Respond to the good and the bad.
It’s easy to just go through the five stars and leave thanks – and you should do that! – but don’t be afraid to dip into the one-star pool. The water’s cold, but those guests need the most TLC if you’re hoping to make amends and save face.
For the love of the holy and unholy grammar gods, proofread your post. It’s fine to use dialect vernacular if that’s in your restaurant’s personality, but make sure you know the difference between “to” and “too” and your “their/there/they’re” and “lose/loose,” etc. The quickest way to lose credibility or for a thread to turn into a raging dumpster fire is to spell something incorrectly. Spellcheck is your friend.
There’s a little more wiggle room for this. You got a lot of work on your plate, so responding to reviews might fall by the wayside for more pressing concerns, but sooner is definitely better. You want to strike while the iron is still hot, so you can mold the situation as best you can. Replying to a six-month-old review isn’t going to do very much but make the reviewer really confused. If you’re looking to make amends, you need to do it ASAP.
Mine for details.
Sometimes reviews leave you detail explanations on why their experience was good or bad. Other times, you get a generic “This place sux.” There’s a good chance you’re not going to be able to engage with those reviewers on a useful level, but it’s worth reaching out. If they do engage back (and are pleasant), try to get details on what went afoul. Bad food? Bad service? Something else? Any details you get can be used to trying to make sure the problem doesn’t happen again. You may even try to make amends by offering them a discounted or free meal, apps, or drinks for an evening. If they’re not interested, leave it be. You don’t want to come off as a desperate car salesman.
If a guest had a particularly amazing time, try to find out what happened. Was the food just that good? Props to your kitchen staff! Did one of your servers go above & beyond the call of duty for them? It’s good to know so you can try to replicate with future guests while also giving props to your staff on a job well done.

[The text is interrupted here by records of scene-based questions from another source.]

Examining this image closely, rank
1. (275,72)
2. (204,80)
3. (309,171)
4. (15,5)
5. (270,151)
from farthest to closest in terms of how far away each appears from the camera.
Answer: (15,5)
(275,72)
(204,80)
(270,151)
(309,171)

Thank guests for their feedback.
Good or bad, thank the reviewer for stopping by your location and providing feedback. Illustrate to them that their thoughts are important to you and that you take their experience seriously. You’re not going to be able to please everyone, but that doesn’t mean you should be bullheaded in return. To anyone looking at the bad reviews, they’ll see that you’re willing to go the extra mile to make things right and that’s going to dull the sharpness of bad reviews in their eyes.